**WHAT THE EXERCISE ASKS:** Copy out every row below word for word, and leave the pictures out of your answer.

**THE RECORDS:**
%%

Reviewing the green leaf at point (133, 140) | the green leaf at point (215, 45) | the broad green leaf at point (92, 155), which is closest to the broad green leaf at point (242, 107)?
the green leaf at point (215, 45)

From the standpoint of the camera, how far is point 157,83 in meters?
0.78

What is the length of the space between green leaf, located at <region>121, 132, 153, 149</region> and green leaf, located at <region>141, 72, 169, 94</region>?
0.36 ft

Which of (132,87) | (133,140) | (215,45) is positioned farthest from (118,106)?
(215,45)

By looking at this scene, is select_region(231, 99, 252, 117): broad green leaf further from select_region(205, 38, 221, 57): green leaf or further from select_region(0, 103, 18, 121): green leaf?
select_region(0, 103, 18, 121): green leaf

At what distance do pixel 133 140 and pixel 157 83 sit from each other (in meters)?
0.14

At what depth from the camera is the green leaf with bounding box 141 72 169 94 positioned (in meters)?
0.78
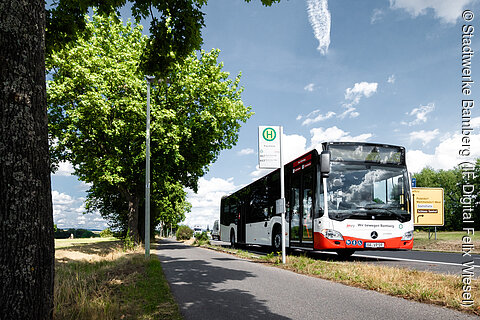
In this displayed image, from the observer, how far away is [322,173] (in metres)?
10.2

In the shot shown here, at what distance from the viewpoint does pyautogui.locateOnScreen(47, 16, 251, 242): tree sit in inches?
653

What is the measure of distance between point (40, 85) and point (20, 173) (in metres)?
0.87

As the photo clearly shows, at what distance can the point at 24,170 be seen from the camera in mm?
3102

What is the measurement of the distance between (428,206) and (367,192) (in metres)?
16.7

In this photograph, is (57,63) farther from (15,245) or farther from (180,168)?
(15,245)

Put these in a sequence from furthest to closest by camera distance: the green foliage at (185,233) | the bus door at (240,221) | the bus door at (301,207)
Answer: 1. the green foliage at (185,233)
2. the bus door at (240,221)
3. the bus door at (301,207)

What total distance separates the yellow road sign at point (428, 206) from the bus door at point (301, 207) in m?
15.3

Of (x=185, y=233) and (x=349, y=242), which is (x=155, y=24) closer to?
(x=349, y=242)

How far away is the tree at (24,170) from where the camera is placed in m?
3.00

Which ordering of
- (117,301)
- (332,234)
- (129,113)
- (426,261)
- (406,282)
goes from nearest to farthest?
(117,301) → (406,282) → (332,234) → (426,261) → (129,113)

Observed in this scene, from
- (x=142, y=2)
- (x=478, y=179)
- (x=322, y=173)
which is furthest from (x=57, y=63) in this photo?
(x=478, y=179)

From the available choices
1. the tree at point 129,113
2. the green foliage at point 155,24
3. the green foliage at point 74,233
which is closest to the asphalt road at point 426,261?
the green foliage at point 155,24

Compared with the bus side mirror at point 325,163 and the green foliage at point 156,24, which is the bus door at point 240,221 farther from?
the green foliage at point 156,24

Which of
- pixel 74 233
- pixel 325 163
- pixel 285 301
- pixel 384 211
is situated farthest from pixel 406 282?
pixel 74 233
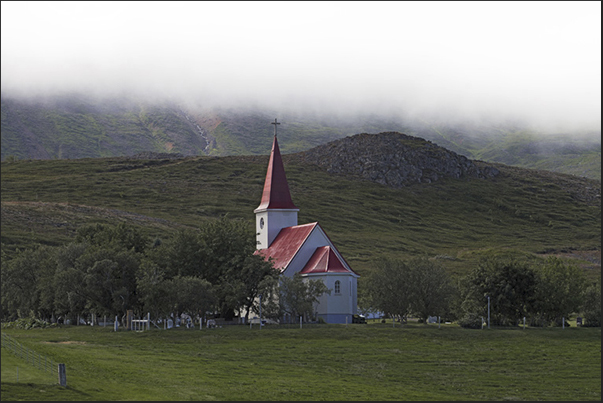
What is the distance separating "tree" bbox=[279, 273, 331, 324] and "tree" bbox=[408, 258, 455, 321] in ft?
28.5

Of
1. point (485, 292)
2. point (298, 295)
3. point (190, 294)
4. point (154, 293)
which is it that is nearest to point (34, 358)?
point (154, 293)

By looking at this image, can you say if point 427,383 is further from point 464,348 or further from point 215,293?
point 215,293

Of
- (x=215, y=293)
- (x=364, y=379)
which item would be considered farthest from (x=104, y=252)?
(x=364, y=379)

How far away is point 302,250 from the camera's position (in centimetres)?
7806

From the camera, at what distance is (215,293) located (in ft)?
226

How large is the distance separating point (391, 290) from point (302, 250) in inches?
466

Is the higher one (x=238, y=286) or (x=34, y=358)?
(x=238, y=286)

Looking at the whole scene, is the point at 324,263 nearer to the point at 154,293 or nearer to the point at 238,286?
the point at 238,286

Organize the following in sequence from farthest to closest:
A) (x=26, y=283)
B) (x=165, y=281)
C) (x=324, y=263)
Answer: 1. (x=26, y=283)
2. (x=324, y=263)
3. (x=165, y=281)

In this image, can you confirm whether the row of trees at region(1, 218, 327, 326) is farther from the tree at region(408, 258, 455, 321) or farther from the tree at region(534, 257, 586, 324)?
the tree at region(534, 257, 586, 324)

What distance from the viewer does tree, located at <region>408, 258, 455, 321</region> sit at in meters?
71.2

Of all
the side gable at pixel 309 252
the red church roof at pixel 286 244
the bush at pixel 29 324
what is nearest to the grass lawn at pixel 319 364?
the bush at pixel 29 324

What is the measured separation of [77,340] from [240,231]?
24.8m

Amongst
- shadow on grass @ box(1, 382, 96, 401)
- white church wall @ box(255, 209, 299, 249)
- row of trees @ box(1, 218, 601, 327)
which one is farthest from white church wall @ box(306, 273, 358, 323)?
shadow on grass @ box(1, 382, 96, 401)
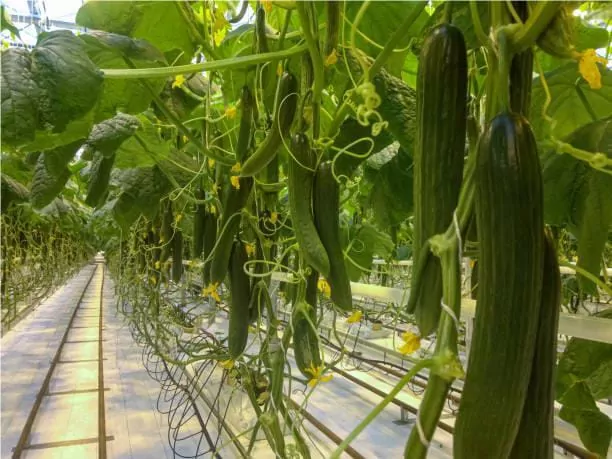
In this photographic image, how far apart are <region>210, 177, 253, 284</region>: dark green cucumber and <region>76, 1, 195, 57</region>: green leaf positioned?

%%

**SOLUTION TO THIS PROBLEM:**
Reviewing the green leaf at point (133, 140) | the green leaf at point (215, 45) | the broad green leaf at point (92, 155), which is closest to the broad green leaf at point (242, 107)?
the green leaf at point (215, 45)

From the standpoint of the camera, how far is point 157,83 in meters?
0.78

What is the length of the space between green leaf, located at <region>121, 132, 153, 149</region> and green leaf, located at <region>141, 72, 169, 94</region>?
0.36 ft

Which of (132,87) | (133,140) | (215,45) is positioned farthest from (118,106)?
(215,45)

By looking at this scene, is select_region(231, 99, 252, 117): broad green leaf further from select_region(205, 38, 221, 57): green leaf or further from select_region(0, 103, 18, 121): green leaf?
select_region(0, 103, 18, 121): green leaf

At what distance do pixel 133 140 and pixel 157 83 sit from each other (in meters)?
0.14

At what depth from the camera is the green leaf with bounding box 141 72 169 94 positioned (in meters)?
0.78
In this displayed image, from the observer, how far away is [322,173] (in metres)?
10.2

In the shot shown here, at what distance from the viewpoint does pyautogui.locateOnScreen(47, 16, 251, 242): tree sit in inches?
653

What is the measure of distance between point (40, 85) and point (20, 173) (in metres)?
0.87

As the photo clearly shows, at what distance can the point at 24,170 be seen from the camera in mm?
3102

What is the measurement of the distance between (428,206) and (367,192) (in metres)?
16.7

In this photograph, is (57,63) farther from (15,245) or farther from (180,168)?
(15,245)

Put these in a sequence from furthest to closest by camera distance: the green foliage at (185,233) | the bus door at (240,221) | the bus door at (301,207)
Answer: 1. the green foliage at (185,233)
2. the bus door at (240,221)
3. the bus door at (301,207)

What total distance separates the yellow road sign at point (428, 206) from the bus door at point (301, 207) in m?
15.3

Of (x=185, y=233) and (x=349, y=242), which is (x=155, y=24) closer to?
(x=349, y=242)

How far away is the tree at (24,170) from where the camera is placed in m?
3.00

Which ordering of
- (117,301)
- (332,234)
- (129,113)
- (426,261)
- (406,282)
goes from nearest to farthest?
(117,301) → (406,282) → (332,234) → (426,261) → (129,113)

Observed in this scene, from
- (x=142, y=2)
- (x=478, y=179)
- (x=322, y=173)
which is furthest from (x=57, y=63) in this photo?
(x=478, y=179)

From the available choices
1. the tree at point 129,113
2. the green foliage at point 155,24
3. the green foliage at point 74,233
which is closest to the asphalt road at point 426,261?
the green foliage at point 155,24

Compared with the bus side mirror at point 325,163 and the green foliage at point 156,24, which is the bus door at point 240,221 farther from?
the green foliage at point 156,24

Which of
- pixel 74 233
- pixel 325 163
- pixel 285 301
- pixel 384 211
is situated farthest from pixel 406 282?
pixel 74 233
What is the distance separating "tree" bbox=[279, 273, 331, 324] and "tree" bbox=[408, 258, 455, 321] in ft?
28.5

Of
1. point (485, 292)
2. point (298, 295)
3. point (190, 294)
4. point (154, 293)
which is it that is nearest to point (34, 358)?
point (154, 293)

By looking at this image, can you say if point 427,383 is further from point 464,348 or further from point 215,293?
point 215,293

Of
- (x=215, y=293)
- (x=364, y=379)
which item would be considered farthest from (x=104, y=252)?
(x=364, y=379)

How far away is point 302,250 from the camera's position (in centimetres)?
7806

From the camera, at what distance is (215,293) located (in ft)?
226

How large is the distance separating point (391, 290) from point (302, 250) in inches?
466

Is the higher one (x=238, y=286) or (x=34, y=358)?
(x=238, y=286)

Looking at the whole scene, is the point at 324,263 nearer to the point at 154,293 or nearer to the point at 238,286?
the point at 238,286

Organize the following in sequence from farthest to closest:
A) (x=26, y=283)
B) (x=165, y=281)
C) (x=324, y=263)
Answer: 1. (x=26, y=283)
2. (x=324, y=263)
3. (x=165, y=281)

In this image, can you confirm whether the row of trees at region(1, 218, 327, 326) is farther from the tree at region(408, 258, 455, 321) or farther from the tree at region(534, 257, 586, 324)?
the tree at region(534, 257, 586, 324)

What distance from the viewer does tree, located at <region>408, 258, 455, 321</region> sit at in meters?
71.2

Of all
the side gable at pixel 309 252
the red church roof at pixel 286 244
the bush at pixel 29 324
what is nearest to the grass lawn at pixel 319 364?
the bush at pixel 29 324

What is the measured separation of [77,340] from [240,231]?
24.8m

Amongst
- shadow on grass @ box(1, 382, 96, 401)
- white church wall @ box(255, 209, 299, 249)
- row of trees @ box(1, 218, 601, 327)
which one is farthest from white church wall @ box(306, 273, 358, 323)?
shadow on grass @ box(1, 382, 96, 401)
In this photographic image, how far apart are <region>210, 177, 253, 284</region>: dark green cucumber and <region>76, 1, 195, 57</region>: green leaf positioned?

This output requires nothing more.